=== PAGE EXCERPT ===
^^^^^^^^

The experiment took place as the 213-foot yacht traveled across the Mediterranean Sea from Monaco to Greece. Two graduate students, Jahshan Bhatti and Ken Pesyna, used their spoofing device to broadcast false GPS signals from the ship’s upper deck to its antennas. Once the researchers covertly established a connection to the vessel’s GPS receivers, they were able to turn it slightly off its original course. GPS tracking in the command room showed the yacht traveling along a straight line despite the maneuvers made.
The University of Texas yacht experiment unearthed cybersecurity vulnerabilities in the maritime industry, which are especially pertinent considering the high cost of marine vessels and the enormous role they play in international trade.
“The surprising ease with which Todd and his team were able to control a (multimillion) dollar yacht is evidence that we must invest much more in securing our transportation systems against potential spoofing,” said Chandra Bhat, director of the Center for Transportation Research at The University of Texas at Austin.
- Regulus Tesla Spoofing Experiment
Regulus Cyber spoofed a Tesla Model 3 off the road during a test drive using Navigate on Autopilot (NOA). NOA is a GNSS-dependent feature that allows the high-tech Tesla Model 3 to make turns and change lanes without driver confirmation.
To spoof the Model 3’s automatic navigation system, the Regulus research team transmitted fake satellite coordinates to an antenna mounted on the roof. The fake coordinates corresponded to a location 150 meters before a highway exit. The Model 3 reacted almost instantly after the spoofed signal took hold. Thinking it was merely 500 feet away from a highway exit, the car suddenly decelerated, activated the right turn signal, and steered off to an emergency exit. The driver was taken by surprise – by the time he grabbed the wheel, it was too late to correct the car’s position and get it back on the highway smoothly.

^^^^^^^^

=== Dataset excerpts ===

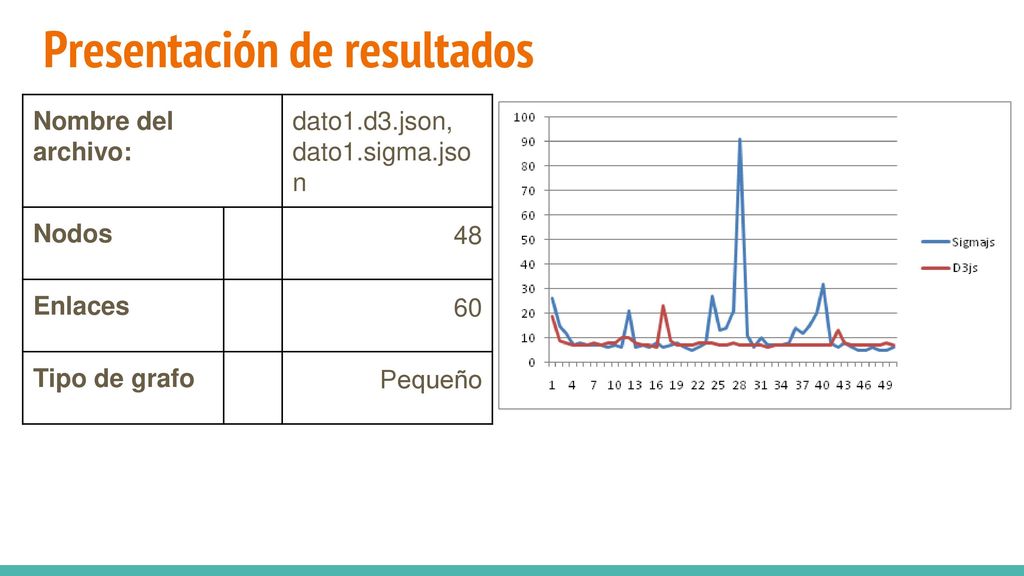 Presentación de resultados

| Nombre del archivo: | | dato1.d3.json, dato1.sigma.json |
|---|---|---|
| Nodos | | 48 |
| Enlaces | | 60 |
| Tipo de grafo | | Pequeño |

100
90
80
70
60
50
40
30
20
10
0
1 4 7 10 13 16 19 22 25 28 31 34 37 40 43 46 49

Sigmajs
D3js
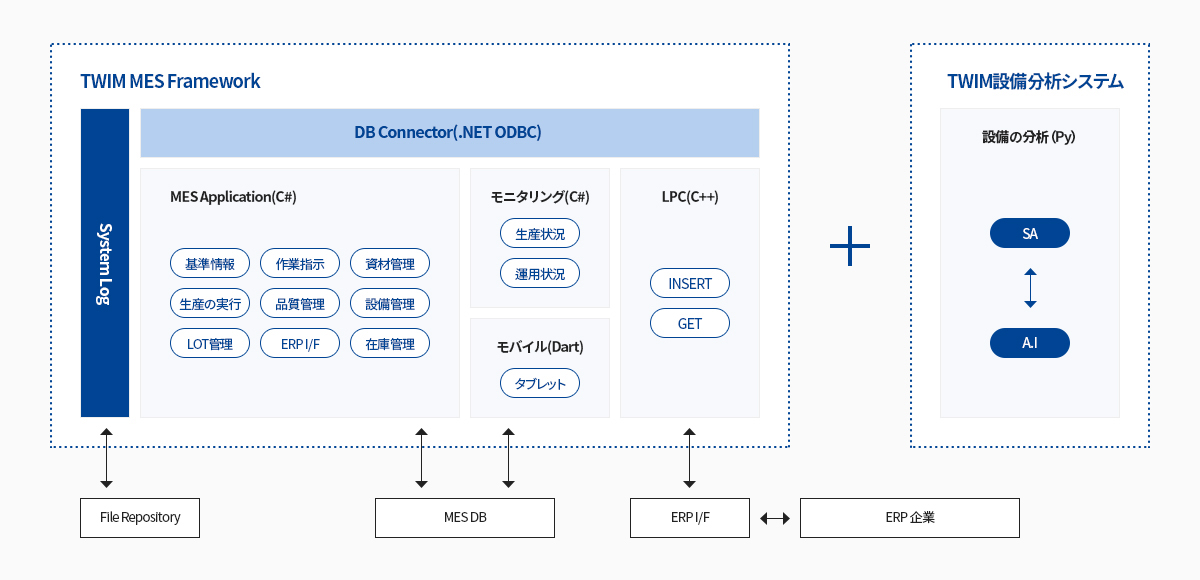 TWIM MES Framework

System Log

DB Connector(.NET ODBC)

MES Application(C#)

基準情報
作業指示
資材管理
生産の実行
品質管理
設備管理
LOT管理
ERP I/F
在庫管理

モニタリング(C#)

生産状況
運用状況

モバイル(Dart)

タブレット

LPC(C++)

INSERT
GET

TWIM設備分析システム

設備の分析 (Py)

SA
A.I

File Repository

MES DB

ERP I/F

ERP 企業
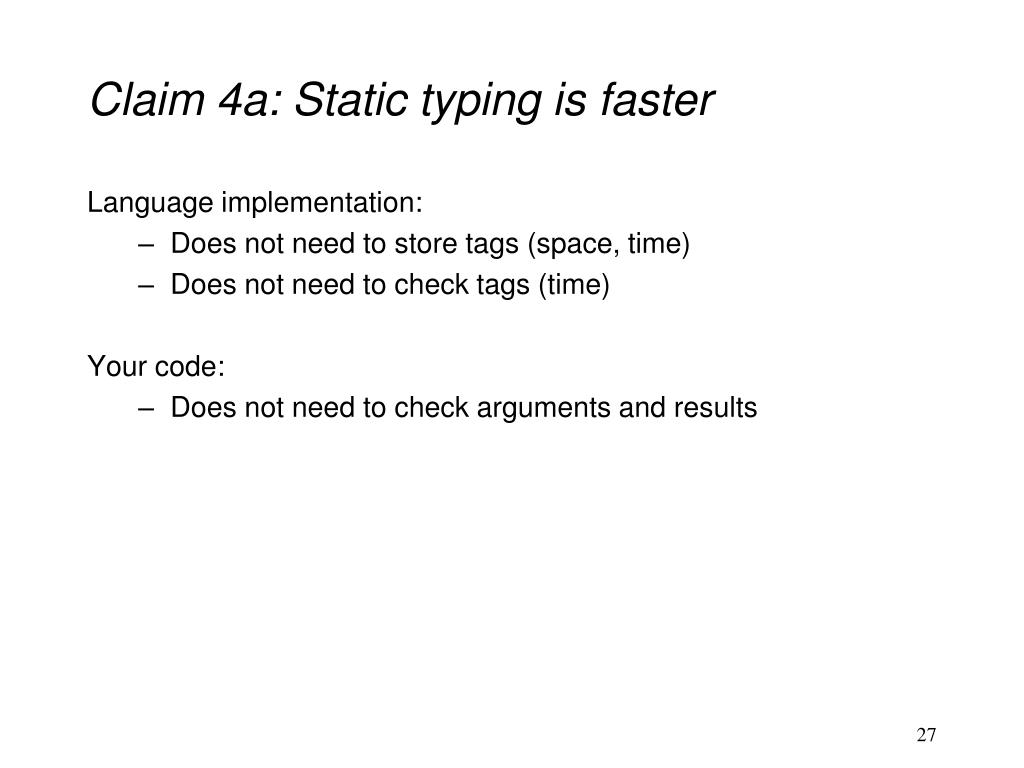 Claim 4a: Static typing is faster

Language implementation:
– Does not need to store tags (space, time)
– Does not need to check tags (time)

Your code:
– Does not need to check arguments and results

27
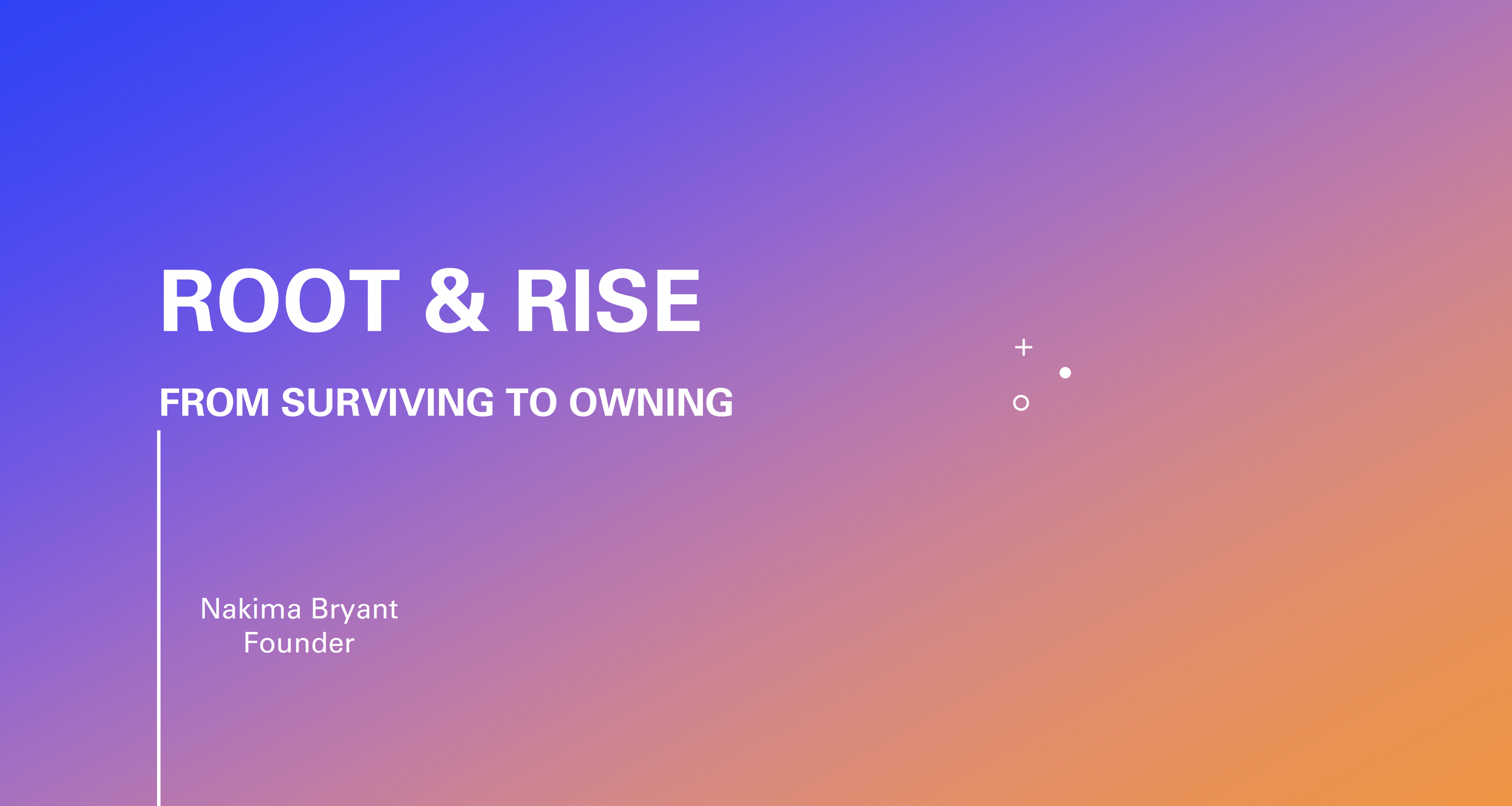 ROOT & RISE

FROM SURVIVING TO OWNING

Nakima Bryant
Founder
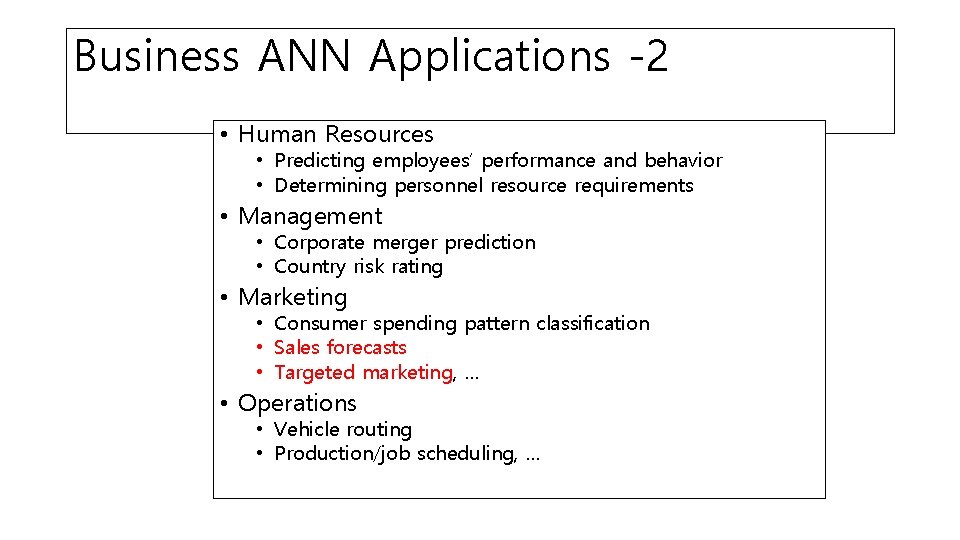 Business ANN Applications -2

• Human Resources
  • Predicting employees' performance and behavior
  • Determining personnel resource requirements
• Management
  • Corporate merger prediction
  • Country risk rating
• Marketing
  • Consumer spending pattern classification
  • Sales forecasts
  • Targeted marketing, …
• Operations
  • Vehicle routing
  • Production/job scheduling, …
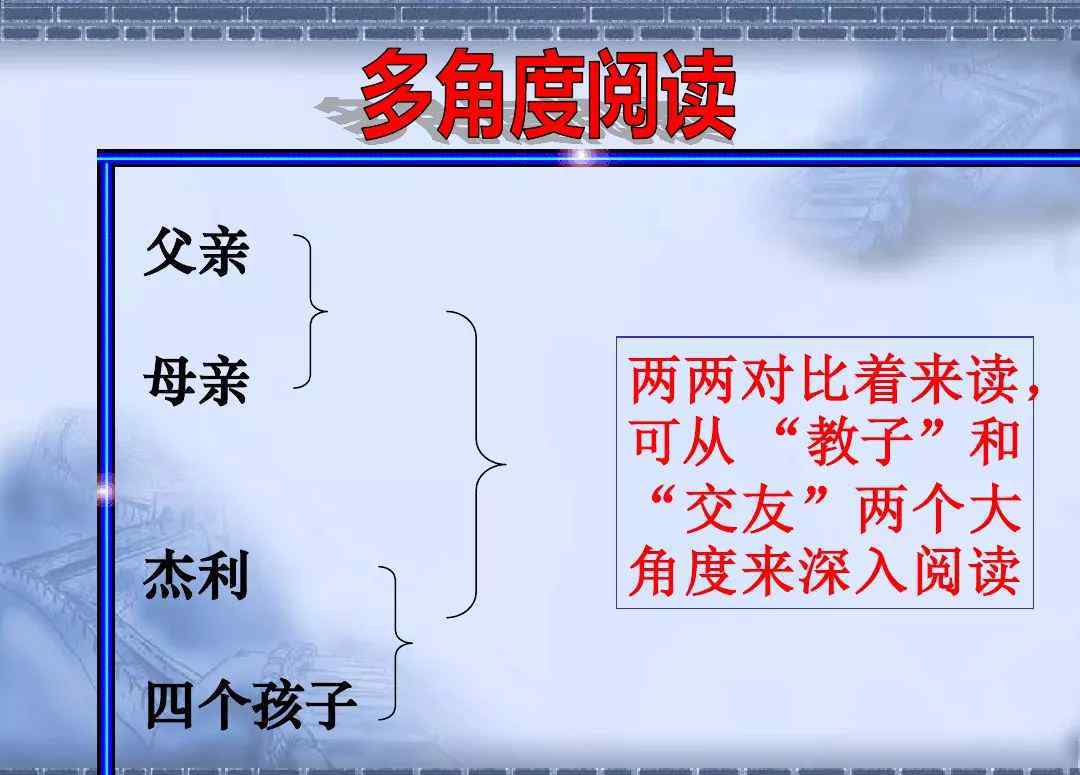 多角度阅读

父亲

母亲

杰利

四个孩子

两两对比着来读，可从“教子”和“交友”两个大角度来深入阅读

^^^^^^^^

=== TASK REQUIREMENTS ===
1. In the GPS spoofing text, how long was the yacht used in the University of Texas experiment?
2. Copy the GPS spoofing text from "The University of Texas yacht" to "without driver confirmation." word for word.
3. According to the GPS spoofing text, what did the Tesla Model 3 do when it thought it was 500 feet from a highway exit?

=== TASK-BY-TASK RESULTS ===
1. 213 feet

2.
The University of Texas yacht experiment unearthed cybersecurity vulnerabilities in the maritime industry, which are especially pertinent considering the high cost of marine vessels and the enormous role they play in international trade.
“The surprising ease with which Todd and his team were able to control a (multimillion) dollar yacht is evidence that we must invest much more in securing our transportation systems against potential spoofing,” said Chandra Bhat, director of the Center for Transportation Research at The University of Texas at Austin.
- Regulus Tesla Spoofing Experiment
Regulus Cyber spoofed a Tesla Model 3 off the road during a test drive using Navigate on Autopilot (NOA). NOA is a GNSS-dependent feature that allows the high-tech Tesla Model 3 to make turns and change lanes without driver confirmation.

3. It decelerated suddenly, activated the right turn signal, and steered off to an emergency exit.